Last week PBS aired a NOVA special on vaccinations: Vaccines—Calling the Shots
Diseases that were largely eradicated in the United States a generation ago—including whooping cough, measles, mumps—are returning, in part because nervous parents are skipping their children’s shots. Vaccines – Calling the Shots, a new NOVA special, takes viewers around the world to track epidemics, explore the science behind vaccinations, and shed light on the risks of opting out.
Like most NOVA specials, it focuses on the science behind vaccinations: How were they developed? How effective are they? How safe are they? And—perhaps most importantly—what happens when large numbers of parents refuse to vaccinate their children?

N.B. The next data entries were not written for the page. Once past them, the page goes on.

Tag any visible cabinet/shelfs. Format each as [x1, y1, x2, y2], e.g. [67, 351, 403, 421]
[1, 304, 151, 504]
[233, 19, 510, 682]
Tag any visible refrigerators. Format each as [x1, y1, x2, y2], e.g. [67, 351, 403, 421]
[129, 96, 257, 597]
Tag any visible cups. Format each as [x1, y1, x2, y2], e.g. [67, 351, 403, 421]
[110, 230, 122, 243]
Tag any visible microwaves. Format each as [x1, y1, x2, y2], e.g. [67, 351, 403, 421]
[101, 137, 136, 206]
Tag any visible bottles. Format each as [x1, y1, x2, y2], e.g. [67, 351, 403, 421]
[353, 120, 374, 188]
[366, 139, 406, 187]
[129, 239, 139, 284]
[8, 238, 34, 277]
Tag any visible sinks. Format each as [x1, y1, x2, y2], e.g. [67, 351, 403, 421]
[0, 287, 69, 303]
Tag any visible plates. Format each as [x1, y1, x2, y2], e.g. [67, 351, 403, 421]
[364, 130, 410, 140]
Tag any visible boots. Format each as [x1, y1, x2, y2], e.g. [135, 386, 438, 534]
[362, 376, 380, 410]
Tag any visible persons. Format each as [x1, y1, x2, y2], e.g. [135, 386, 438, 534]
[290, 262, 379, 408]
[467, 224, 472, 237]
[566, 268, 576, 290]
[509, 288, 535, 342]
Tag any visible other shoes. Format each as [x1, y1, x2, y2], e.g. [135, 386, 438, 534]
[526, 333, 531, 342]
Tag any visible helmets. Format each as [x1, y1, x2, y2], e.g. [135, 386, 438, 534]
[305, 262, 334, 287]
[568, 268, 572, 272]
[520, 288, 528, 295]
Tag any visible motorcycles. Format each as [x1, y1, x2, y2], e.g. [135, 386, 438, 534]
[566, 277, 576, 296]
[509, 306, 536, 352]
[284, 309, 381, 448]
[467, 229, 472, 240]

The program first aired last year, produced no doubt because of the increasing number of outbreaks of preventable diseases, like measles and whooping cough.
Related post: Back to school: Childhood immunizations
I think NOVA explains very well the recent trend of parents “opting out” of routine childhood vaccinations. The idea that one vaccine, the MMR or measles/mumps/rubella, was causing autism was put forth almost 20 years ago in a medical journal using fraudulent research.
Despite this fraud coming to light and the researcher being ousted from the medical community, the damage was done. Fear of vaccinations took hold and it’s been very difficult to eradicate.
No vaccine or drug is 100% safe and effective, but over time the benefits of routine childhood immunizations have proven to outweigh the risks.